Full-range Head Pose Geometric Data Augmentations
Huei-Chung Hu, Xuyang Wu, Haowei Liu, Ting-Ruen Wei, Hsin-Tai Wu
TL;DR
This work tackles the core issue in head pose estimation—ambiguous coordinate systems and Euler-angle handling that hinder full-range pose coverage. It develops a rigorous mathematical framework to identify and align coordinate systems, axis sequences, and rotation definitions, then derives 2D geometric augmentation formulas and correct drawing routines that operate on rotation matrices rather than solely on Euler angles. By anchoring 300W-LP within a coherent left-handed intrinsic XYZ framework and providing stable Euler-angle extraction and conversion methods, the authors enable reliable full-range data augmentation and synthetic pose generation (via Blender and Panohead). Empirically, these augmentations improve HPE performance and enable the creation of diverse, full-range pose datasets (e.g., CMU_HPE_10K) while maintaining compatibility with existing architectures like 6D-RepNet+. The practical impact is a more robust, scalable approach to full-range HPE data generation and model training.
Abstract
Many head pose estimation (HPE) methods promise the ability to create full-range datasets, theoretically allowing the estimation of the rotation and positioning of the head from various angles. However, these methods are only accurate within a range of head angles; exceeding this specific range led to significant inaccuracies. This is dominantly explained by unclear specificity of the coordinate systems and Euler Angles used in the foundational rotation matrix calculations.
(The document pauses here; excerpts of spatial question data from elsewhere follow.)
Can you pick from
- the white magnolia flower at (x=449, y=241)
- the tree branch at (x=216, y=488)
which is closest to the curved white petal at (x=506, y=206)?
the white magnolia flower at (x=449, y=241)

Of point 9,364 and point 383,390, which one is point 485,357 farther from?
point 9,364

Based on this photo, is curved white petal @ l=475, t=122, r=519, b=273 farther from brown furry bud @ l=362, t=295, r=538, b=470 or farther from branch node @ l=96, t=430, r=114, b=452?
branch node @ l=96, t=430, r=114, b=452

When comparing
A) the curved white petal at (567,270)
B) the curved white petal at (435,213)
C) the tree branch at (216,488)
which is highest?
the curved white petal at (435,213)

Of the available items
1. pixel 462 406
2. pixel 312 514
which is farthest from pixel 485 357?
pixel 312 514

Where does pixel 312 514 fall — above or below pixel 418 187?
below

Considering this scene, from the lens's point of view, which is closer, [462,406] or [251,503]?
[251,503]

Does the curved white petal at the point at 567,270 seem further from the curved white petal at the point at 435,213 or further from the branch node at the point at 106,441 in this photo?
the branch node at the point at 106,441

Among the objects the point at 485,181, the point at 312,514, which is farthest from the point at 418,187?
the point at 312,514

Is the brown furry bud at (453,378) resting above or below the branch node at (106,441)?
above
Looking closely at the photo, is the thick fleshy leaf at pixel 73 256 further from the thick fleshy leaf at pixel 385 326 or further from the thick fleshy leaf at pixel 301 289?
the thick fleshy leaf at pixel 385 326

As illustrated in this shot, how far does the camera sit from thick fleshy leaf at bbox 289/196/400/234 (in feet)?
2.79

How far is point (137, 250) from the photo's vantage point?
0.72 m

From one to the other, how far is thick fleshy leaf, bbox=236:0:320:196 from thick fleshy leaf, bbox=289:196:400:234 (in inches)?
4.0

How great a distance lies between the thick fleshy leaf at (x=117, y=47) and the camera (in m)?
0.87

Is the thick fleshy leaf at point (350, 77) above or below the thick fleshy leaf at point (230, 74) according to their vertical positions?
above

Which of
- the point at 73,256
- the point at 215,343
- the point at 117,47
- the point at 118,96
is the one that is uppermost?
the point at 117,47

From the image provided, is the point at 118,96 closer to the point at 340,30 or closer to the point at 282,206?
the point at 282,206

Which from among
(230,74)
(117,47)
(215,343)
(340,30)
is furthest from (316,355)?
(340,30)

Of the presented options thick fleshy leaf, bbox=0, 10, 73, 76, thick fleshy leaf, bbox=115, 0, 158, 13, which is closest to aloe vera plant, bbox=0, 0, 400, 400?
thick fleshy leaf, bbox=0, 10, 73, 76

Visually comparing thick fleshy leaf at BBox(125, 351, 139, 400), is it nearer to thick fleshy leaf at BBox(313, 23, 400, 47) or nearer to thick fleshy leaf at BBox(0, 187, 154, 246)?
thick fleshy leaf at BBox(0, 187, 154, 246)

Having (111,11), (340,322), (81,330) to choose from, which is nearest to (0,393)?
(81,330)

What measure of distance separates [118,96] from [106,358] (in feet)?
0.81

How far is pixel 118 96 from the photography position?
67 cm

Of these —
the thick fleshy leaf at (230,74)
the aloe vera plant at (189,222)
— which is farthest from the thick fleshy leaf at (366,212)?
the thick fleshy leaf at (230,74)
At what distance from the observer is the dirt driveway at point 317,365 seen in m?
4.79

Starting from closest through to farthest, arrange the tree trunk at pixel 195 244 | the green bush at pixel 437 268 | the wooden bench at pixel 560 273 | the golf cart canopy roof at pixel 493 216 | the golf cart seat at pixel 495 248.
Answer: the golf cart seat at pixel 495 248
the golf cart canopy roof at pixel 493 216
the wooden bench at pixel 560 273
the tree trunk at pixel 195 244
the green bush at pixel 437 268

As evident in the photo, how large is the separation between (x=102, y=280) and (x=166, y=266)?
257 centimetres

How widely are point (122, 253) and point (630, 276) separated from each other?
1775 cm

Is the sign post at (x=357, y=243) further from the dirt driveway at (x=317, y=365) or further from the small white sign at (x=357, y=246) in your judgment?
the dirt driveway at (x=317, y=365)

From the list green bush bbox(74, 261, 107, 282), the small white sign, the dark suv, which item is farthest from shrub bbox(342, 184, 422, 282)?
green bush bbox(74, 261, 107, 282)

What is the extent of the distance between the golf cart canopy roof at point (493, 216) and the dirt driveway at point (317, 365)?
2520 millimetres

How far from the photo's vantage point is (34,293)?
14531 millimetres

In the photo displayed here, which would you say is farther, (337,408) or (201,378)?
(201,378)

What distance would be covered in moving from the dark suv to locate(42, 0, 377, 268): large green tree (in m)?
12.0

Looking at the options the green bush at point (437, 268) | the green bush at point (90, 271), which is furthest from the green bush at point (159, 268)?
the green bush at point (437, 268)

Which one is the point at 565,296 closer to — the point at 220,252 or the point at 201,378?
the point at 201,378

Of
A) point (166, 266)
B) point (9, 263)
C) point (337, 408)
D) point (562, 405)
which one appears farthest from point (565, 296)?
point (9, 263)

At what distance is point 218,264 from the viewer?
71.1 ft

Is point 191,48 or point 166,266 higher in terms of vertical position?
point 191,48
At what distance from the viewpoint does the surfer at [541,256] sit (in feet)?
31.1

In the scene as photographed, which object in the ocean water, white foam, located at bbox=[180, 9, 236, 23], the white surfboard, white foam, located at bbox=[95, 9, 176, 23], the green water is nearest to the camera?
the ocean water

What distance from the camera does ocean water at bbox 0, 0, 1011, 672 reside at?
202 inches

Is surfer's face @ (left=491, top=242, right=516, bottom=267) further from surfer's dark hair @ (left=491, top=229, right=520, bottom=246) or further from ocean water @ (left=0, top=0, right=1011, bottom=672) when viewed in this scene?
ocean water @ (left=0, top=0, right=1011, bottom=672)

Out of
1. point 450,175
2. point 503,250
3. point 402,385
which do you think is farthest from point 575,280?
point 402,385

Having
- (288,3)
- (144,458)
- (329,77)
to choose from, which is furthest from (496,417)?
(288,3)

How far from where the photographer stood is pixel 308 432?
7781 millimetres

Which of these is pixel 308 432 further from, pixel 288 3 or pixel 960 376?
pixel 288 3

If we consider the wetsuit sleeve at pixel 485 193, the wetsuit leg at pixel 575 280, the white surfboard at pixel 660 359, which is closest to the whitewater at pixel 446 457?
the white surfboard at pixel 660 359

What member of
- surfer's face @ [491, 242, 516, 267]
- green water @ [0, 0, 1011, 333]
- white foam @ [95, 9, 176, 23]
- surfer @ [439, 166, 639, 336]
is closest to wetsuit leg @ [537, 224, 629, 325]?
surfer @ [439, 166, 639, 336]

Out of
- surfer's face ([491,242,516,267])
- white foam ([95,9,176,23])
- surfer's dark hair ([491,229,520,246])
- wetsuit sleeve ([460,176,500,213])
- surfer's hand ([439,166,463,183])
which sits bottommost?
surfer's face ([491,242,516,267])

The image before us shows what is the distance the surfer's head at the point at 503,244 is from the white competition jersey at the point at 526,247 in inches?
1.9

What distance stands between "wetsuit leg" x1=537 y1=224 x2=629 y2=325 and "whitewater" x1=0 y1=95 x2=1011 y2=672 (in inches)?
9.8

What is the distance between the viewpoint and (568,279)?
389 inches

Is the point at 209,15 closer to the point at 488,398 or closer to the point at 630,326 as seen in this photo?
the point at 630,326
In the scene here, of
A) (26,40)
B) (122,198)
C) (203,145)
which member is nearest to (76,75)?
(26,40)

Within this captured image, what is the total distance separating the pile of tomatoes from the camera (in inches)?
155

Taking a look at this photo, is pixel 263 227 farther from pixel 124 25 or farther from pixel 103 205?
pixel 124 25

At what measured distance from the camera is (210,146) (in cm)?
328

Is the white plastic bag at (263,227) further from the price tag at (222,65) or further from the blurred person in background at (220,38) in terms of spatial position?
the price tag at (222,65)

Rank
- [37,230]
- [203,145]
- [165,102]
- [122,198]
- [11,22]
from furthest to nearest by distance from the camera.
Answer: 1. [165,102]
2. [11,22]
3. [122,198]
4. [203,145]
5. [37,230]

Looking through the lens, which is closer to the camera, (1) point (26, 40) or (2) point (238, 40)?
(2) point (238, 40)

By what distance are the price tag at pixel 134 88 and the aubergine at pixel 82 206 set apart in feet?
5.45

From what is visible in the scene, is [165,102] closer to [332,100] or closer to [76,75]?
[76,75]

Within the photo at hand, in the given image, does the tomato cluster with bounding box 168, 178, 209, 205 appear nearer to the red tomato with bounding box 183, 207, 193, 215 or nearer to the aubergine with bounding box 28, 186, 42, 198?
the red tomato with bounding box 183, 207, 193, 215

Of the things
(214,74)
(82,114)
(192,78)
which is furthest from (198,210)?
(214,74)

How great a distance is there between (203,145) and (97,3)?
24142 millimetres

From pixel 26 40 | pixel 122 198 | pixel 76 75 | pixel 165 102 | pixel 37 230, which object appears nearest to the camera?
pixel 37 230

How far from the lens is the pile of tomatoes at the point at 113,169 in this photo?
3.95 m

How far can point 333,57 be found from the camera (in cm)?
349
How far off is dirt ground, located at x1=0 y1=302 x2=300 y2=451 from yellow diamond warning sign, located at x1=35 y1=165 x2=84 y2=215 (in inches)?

Here, we addressed these limitations by presenting (1) methods that accurately infer the correct coordinate system and Euler angles in the correct axis-sequence, (2) novel formulae for 2D geometric augmentations of the rotation matrices under the (SPECIFIC) coordinate system, (3) derivations for the correct drawing routines for rotation matrices and poses, and (4) mathematical experimentation and verification that allow proper pitch-yaw coverage for full-range head pose dataset generation. Performing our augmentation techniques to existing head pose estimation methods demonstrated a significant improvement to the model performance. Code will be released upon paper acceptance.